Ignorance of insecurity does not bring you security. As time passes, the security of any device begins to erode. New exploitation techniques are developed. New investigative tools are created. Zero days are discovered in operating systems. The capabilities and repertoire of the exploiters grows. Developers of the security models for a device can never predict every creative idea that will be tried during exploitation. For these reasons, we need to continuously red team our devices and processes. This independent testing provides great benefit by straining assumptions and uncovering hidden flaws.
Another key aspect of securing our election processes is simply focusing on the fundamentals. As we embrace electronic technology, the basic security practices of updating and patching are critical. Having strong adherence to recommended security design practices is vital. Often, paying attention to detail in the things that we already know how to do, removes significant risk.
While DEF CON continues to foster a venue to investigate election infrastructure in the Voting Village, the focus cannot simply be about calling out the state of security in our current technology. Rather the result needs to be developing tangible actions that lead to collaborations that will make us more secure.

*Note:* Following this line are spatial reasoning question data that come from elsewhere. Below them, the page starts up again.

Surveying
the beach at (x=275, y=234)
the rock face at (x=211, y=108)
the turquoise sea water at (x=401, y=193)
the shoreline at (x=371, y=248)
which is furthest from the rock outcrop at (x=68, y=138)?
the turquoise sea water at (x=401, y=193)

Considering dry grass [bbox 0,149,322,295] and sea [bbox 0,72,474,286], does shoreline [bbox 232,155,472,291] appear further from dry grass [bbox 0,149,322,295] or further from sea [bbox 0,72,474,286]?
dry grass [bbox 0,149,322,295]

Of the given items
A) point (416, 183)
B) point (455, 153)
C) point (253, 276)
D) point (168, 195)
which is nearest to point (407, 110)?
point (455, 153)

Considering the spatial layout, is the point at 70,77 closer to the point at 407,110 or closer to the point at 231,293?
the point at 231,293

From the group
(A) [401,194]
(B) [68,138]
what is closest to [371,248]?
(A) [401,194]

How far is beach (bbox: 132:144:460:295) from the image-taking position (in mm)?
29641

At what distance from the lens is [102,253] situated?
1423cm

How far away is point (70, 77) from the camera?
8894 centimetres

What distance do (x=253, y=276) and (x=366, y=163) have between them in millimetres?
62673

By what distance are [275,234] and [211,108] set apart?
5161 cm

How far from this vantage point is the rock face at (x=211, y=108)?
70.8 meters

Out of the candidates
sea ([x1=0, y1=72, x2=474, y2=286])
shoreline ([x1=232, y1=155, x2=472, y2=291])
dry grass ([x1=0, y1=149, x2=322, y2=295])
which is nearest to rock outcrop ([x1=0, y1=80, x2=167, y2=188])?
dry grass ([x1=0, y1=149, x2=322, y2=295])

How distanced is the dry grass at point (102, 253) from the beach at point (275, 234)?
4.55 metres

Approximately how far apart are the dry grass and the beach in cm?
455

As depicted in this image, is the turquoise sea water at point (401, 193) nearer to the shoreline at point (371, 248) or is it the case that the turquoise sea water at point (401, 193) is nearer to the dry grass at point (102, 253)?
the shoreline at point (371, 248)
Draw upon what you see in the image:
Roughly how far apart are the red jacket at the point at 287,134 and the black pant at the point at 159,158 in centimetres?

Election security is a matter of national security, and there’s no question that progress has been made since 2016 – government-industry partnerships exist today that simply did not exist even a year ago. These security-focused engagements between election officials, the federal government, and vendors will undoubtedly contribute to making the 2018 mid-terms the most secure elections in recent memory. But there’s more to be done, and securing our elections is like a race without a finish line. Together as a community – hackers, government and industry – can bring powerful assurances to a foundational component of our freedom: fair and trustworthy elections.